Killer deal, good job!!! Being spread out over the nation I know the deals will never be all the same. You got the deal of the year...:cheers


----------



## LOWET (Oct 21, 2007)

*Typhoon intake*

Good luck with your car


----------



## Dan_E (Nov 25, 2004)

I added the 85mm Typhoon manifold and 85mm TB to my LS1 and actually lost HP. I had it dyno'd before install, then after. By getting it tuned I actually brought it to within +/-1 rwhp of pre dyno numbers. Tuner saw vacuum present in the manifold at WOT on the dyno, he felt it wasnt flowing as well as it should.

Dyno 2 was pre-heads and manifold.
Dyno 5 was after heads.
Dyno 8 was after Typhoon manifold, w/tune.










No untuned comparison, but it was lower.

But it "looks" pretty (bling bling):


----------



## LOWET (Oct 21, 2007)

*Typhoon Intake*

I have the LS2 96 M/M typhoon and had a good solid HP gain. although I have heard about the same problems as your with LS1's using a FAST or typhoon intake . not much gain. I did mine mostly for the looks . but I am very happy with the results for a A/4. you can see info and a lot of pictures on my car by going to Mongillo Motors Home Page home page, click on pictures on the left and my car is at the bottom. click on 2005 GTO for even more pictures. It goes in for heads in FEB, good luck


----------



## Dan_E (Nov 25, 2004)

I think it depends on other mods it is matched up with.....

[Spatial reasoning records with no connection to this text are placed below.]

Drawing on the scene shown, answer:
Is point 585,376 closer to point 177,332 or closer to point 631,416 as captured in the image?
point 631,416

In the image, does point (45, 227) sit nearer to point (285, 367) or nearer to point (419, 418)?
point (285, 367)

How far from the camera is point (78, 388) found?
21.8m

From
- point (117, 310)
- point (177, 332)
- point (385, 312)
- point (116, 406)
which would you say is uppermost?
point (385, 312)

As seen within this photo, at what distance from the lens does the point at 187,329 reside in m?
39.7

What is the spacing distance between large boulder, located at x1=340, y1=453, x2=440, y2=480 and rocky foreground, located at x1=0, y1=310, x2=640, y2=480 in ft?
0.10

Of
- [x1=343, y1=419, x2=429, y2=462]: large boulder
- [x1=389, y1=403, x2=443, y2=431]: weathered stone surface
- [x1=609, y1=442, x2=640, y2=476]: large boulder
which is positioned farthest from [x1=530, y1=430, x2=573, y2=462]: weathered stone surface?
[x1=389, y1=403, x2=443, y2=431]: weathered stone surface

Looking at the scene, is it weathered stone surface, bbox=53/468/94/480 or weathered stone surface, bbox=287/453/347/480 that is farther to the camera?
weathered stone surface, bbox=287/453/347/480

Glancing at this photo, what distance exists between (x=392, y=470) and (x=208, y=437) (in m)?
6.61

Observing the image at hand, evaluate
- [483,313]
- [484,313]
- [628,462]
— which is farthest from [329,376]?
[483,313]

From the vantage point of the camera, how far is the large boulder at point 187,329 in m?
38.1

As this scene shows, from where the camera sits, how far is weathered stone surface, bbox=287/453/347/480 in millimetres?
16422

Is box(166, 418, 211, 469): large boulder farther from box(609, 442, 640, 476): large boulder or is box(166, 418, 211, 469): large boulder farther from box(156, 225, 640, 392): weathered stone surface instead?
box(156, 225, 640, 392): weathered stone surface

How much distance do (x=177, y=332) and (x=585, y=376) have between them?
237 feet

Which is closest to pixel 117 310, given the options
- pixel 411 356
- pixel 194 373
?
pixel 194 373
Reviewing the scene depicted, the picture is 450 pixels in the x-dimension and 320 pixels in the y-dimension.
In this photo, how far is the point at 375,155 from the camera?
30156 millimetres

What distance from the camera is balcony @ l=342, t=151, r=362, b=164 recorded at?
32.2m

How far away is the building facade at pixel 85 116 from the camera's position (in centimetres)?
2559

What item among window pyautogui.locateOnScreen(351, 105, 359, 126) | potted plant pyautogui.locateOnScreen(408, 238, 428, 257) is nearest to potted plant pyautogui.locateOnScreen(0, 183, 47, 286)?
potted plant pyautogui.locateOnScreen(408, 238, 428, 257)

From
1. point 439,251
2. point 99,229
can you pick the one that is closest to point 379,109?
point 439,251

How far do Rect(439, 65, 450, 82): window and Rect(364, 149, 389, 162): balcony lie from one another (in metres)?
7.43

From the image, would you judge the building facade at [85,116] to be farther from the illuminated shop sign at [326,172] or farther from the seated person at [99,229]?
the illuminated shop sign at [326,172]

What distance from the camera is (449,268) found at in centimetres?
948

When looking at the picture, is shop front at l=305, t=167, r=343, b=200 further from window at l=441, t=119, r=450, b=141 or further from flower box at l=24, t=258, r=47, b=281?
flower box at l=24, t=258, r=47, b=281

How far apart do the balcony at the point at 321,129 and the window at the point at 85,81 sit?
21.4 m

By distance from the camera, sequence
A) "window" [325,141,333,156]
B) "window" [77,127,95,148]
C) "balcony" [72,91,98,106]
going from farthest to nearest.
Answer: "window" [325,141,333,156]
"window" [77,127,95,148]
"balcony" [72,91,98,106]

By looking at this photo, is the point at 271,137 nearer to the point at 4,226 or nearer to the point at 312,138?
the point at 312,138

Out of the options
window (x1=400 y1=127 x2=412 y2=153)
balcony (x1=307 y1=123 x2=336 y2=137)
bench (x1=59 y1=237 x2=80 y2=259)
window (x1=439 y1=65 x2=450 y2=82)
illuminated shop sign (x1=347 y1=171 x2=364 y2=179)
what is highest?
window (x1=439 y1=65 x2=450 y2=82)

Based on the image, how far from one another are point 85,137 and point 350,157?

Either way, if you were going for straight up power mods, I would not advise at least the 85mm version.


----------



## LOWET (Oct 21, 2007)

*typhoon intake*

One of my former neighbors put a FAST 90 on his 06 GTO M/6. [ now sold ] His only other mod was a Borla exhaust. No matter what the tuner did, he lost 4 RWHP and 6RWTQ.
This was at a shop in New Jersey about 3 months ago. I don't think these manifolds do much at all on a stock car. But yet reports show fair gains on a stock car. Could it be the tuner or maybe the type of dyno they are on.


----------